Ed here: Couldn't agree more about the "personal" disappearing in all these pre-fab wanna-be bestseller type books. America is rich with stories and so few of them are told in crime fiction these days.
Say it Ain't So:
The 'Incredible Shrinking' idea
Last week, news broke that Brett Ratner was talking to producer Brian Grazer about possibly directing a remake of "The Incredible Shrinking Man" with Eddie Murphy starring for Universal Pictures and Imagine Entertainment. Hot comedy team Thomas Lennon and Robert Ben Garant ("Reno 911!: Miami") have written the most recent draft of the screenplay, adapted from the Richard Matheson novel.
Ed here: Yeah and I'm Murphy will give us plenty of Norbit-s in the role. Can you spell disaster?? And you thought the Lilly Tomlin version was bad.
From Pattinase by Patti Abbot
Wednesday, April 23, 2008
Sleeping Dogs by Ed Gorman
Yesterday I mentioned this book in a meme. Last night, I decided I wanted to say more about it than the five lines that challenge allowed.

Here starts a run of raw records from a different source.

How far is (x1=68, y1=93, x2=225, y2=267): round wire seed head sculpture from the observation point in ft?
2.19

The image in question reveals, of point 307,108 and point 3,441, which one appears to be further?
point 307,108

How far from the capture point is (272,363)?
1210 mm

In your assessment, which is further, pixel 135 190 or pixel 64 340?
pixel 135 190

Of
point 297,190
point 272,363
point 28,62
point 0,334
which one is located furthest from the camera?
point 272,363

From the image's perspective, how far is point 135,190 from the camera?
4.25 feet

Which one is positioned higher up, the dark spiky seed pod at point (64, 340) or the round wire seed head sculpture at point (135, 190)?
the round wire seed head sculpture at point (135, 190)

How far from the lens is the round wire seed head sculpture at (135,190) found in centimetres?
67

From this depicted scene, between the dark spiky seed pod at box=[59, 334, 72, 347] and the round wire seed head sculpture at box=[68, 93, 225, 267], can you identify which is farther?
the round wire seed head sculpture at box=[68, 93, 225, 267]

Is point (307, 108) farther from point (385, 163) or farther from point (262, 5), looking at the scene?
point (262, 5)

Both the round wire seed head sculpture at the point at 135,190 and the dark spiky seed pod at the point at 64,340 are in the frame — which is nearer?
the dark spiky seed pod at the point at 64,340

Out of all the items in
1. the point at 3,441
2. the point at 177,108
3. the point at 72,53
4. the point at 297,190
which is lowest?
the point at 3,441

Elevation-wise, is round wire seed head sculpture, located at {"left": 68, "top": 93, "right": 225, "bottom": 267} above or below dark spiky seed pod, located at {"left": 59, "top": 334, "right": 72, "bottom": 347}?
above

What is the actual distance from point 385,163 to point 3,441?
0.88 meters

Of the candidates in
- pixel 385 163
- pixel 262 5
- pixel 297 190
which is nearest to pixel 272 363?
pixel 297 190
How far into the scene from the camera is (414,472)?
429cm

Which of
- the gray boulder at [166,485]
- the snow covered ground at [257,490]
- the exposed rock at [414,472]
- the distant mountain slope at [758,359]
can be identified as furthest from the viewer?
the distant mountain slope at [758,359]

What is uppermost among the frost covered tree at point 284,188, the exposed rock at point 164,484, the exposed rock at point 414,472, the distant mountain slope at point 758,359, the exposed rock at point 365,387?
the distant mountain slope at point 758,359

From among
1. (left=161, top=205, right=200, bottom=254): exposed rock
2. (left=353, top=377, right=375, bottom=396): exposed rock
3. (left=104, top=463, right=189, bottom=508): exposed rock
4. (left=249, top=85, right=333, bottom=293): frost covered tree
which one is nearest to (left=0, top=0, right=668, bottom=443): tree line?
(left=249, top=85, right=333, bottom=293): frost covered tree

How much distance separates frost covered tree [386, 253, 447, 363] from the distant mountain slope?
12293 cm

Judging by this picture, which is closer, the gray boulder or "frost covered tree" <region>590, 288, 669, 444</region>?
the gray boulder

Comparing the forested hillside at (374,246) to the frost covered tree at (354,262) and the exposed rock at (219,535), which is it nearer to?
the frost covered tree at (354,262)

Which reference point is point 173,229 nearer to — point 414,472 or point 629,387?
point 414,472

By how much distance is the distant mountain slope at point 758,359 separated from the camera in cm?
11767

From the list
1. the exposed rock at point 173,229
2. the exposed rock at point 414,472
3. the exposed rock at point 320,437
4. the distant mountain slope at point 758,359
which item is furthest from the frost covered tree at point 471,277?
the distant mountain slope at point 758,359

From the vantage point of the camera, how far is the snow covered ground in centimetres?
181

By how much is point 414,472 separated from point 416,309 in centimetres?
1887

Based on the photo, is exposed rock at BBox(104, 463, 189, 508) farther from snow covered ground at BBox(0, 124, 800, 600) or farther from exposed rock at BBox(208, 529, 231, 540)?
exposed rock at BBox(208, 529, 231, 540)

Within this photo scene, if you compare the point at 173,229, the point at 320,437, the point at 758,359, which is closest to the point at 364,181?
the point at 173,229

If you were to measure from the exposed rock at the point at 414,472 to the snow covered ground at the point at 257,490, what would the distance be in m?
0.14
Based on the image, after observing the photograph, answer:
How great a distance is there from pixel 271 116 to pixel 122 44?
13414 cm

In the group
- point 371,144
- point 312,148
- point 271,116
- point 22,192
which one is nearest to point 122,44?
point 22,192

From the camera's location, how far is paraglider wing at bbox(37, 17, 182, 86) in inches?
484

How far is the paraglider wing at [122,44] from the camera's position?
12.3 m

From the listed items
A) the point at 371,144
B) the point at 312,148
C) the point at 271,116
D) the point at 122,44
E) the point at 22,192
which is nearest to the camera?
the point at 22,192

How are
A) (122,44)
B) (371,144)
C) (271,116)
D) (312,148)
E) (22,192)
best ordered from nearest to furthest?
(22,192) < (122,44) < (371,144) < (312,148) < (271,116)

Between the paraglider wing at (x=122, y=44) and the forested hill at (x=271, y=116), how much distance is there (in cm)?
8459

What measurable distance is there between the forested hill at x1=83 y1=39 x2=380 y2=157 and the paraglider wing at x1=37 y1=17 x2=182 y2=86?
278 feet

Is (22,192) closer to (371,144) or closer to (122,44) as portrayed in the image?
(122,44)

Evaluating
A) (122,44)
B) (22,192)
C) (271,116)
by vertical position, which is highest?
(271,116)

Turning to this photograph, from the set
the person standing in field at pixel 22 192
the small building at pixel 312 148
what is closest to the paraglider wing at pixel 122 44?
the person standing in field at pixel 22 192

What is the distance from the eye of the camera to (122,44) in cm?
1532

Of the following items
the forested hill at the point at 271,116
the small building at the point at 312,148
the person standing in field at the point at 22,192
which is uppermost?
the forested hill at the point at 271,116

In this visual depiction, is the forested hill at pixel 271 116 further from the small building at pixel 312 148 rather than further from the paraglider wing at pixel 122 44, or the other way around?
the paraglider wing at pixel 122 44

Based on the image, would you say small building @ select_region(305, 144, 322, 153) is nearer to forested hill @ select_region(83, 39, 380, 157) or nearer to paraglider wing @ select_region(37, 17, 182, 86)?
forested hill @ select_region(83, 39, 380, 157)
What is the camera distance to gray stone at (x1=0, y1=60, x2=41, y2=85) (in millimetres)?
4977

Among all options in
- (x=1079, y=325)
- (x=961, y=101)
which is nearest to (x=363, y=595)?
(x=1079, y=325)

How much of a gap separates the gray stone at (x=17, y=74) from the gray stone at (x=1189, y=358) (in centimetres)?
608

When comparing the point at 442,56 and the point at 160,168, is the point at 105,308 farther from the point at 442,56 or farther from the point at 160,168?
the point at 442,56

Most books about politics tend to be thrillers. A quiet, incisive meditation on the seductiveness of political power, the people it attracts, and the way it all plays out is unusual. But Sleeping Dogs by Ed Gorman is exactly that. No plots to blow up the White House unfold; no bio-terrorists loom. Instead, this novel looks at an Illinois Senate race from the perspective of political consultant, Dev Conrad, an operative who’s realistic about what politicians are like. Dev stays in the game though it often sickens him. He’s good at it, and on some level, he likes the political arena, always hoping to find a politician he can promote for more than a paycheck.
Sleeping Dogs has a cast of characters that turns out to be multifaceted and complicated. No one is exactly what he/she first appears to be. In Sleeping Dogs, the actions are in proportion to the actors, each scene inexorably follows the one before it.
I hope we run into Dev Conrad again, working for a politician he can like. One of the most interesting questions posed in the novel was this: what do you do if you like the voting record and the political stance of a candidate, but not the person him/herself? That’s a question we need to think about. This was a terrific book.